For Impoverished Christians and Muslims in India, Aug. 10 is a ‘Black Day’
Veronica NeffingerReligious persecution, missions, Christianity around the world
- 2017 Aug 10
Although the caste system has been politically outlawed in India, it is so ingrained in Indian society that it is often adhered to still.
Hinduism is the dominant religion in India, so members of other religions, specifically Christians and Muslims, are often at a disadvantage. Most of India’s Christians and Muslims are part of the lowest caste. This caste, to which 70 percent of Christians belong, is known as the Dalit caste.
Dalits face discrimination and sometimes even violence.

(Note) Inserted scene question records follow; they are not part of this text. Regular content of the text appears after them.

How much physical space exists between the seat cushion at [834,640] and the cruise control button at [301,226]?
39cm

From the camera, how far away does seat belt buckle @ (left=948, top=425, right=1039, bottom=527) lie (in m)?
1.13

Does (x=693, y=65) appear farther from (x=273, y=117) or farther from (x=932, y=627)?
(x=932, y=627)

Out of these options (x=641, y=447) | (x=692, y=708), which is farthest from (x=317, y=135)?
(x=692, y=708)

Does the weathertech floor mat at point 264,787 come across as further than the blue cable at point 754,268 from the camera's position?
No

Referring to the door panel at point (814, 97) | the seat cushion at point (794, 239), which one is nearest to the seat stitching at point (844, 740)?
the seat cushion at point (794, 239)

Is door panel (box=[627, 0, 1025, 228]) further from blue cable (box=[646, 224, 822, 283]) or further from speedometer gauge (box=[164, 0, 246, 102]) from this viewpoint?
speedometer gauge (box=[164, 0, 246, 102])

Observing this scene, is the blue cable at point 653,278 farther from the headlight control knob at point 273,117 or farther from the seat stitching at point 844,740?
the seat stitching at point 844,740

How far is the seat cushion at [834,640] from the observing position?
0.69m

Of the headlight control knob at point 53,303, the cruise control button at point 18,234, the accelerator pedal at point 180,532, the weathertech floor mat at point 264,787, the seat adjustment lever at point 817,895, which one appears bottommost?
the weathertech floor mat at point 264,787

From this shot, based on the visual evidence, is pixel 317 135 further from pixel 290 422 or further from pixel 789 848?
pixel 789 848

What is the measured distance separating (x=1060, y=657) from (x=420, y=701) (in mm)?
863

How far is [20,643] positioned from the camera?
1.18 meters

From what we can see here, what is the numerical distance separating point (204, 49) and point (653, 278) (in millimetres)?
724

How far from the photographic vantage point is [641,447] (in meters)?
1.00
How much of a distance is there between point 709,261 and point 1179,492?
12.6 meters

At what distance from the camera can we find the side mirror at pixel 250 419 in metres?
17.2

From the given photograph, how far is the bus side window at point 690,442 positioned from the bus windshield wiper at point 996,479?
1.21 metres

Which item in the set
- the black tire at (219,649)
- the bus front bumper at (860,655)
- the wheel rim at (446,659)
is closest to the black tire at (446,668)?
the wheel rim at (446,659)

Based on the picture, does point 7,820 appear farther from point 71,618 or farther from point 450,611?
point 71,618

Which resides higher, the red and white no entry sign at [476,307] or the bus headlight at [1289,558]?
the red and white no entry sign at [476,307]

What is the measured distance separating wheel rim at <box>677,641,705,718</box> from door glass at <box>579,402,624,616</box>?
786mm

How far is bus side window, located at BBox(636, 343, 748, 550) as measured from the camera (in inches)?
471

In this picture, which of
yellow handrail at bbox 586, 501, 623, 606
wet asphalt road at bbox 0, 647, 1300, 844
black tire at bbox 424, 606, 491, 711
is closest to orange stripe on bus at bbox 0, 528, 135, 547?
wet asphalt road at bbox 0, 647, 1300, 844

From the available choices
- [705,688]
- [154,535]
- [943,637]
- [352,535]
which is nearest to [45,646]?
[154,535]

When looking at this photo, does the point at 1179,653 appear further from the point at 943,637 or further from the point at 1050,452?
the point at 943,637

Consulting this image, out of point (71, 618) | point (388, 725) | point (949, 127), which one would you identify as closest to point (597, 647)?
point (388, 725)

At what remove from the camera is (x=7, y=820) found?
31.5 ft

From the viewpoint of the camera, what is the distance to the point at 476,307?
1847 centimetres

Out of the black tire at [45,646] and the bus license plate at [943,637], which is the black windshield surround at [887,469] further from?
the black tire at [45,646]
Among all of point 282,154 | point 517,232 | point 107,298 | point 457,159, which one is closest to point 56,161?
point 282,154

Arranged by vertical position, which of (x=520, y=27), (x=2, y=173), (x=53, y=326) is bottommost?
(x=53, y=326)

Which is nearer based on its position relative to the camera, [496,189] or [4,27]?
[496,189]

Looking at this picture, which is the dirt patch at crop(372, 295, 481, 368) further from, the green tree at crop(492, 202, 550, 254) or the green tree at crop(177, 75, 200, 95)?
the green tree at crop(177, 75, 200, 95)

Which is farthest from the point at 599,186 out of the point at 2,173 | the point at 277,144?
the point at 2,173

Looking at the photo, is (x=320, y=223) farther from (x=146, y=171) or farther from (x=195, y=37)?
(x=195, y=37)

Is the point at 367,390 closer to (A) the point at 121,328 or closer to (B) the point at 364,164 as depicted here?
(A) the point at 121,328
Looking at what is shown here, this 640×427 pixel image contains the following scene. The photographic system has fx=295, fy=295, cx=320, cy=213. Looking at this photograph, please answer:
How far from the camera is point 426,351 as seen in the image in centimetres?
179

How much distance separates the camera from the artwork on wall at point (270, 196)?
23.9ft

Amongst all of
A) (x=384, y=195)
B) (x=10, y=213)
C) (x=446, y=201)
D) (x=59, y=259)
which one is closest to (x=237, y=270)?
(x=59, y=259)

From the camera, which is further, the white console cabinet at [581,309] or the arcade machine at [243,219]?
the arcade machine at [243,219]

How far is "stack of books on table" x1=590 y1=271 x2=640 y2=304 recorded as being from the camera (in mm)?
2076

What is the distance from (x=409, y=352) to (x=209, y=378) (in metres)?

Today, August 10, marks a particularly sad day for Dalits, according to Christian Today. On this day 67 years ago, a presidential order was signed by India’s first president, Rajendra Prasad, that stated, “no person who professes a religion different from the Hindu religion shall be deemed to be a member of a Scheduled Caste.”
Dalit Christians and Muslims have come to view this day as a “Black Day” because of this presidential order.
Activists have also marked this day as an opportunity to raise awareness and bring about social change. Rallies, meetings, and vigils have been held, and the Catholic Bishops’ Conference of India has called on campaigners to wear black badges to raise awareness of the Dalits’ plight.
The most Rev. Dr. A. Neethinathan, Bishop of Chingleput, wrote that August 10, the “Black Day” is “an opportunity for Christians to commit themselves to root out casteism and discrimination from within the Church. All of us acknowledge and even assert that caste discrimination and untouchability are against the fundamental tenets of Christianity.”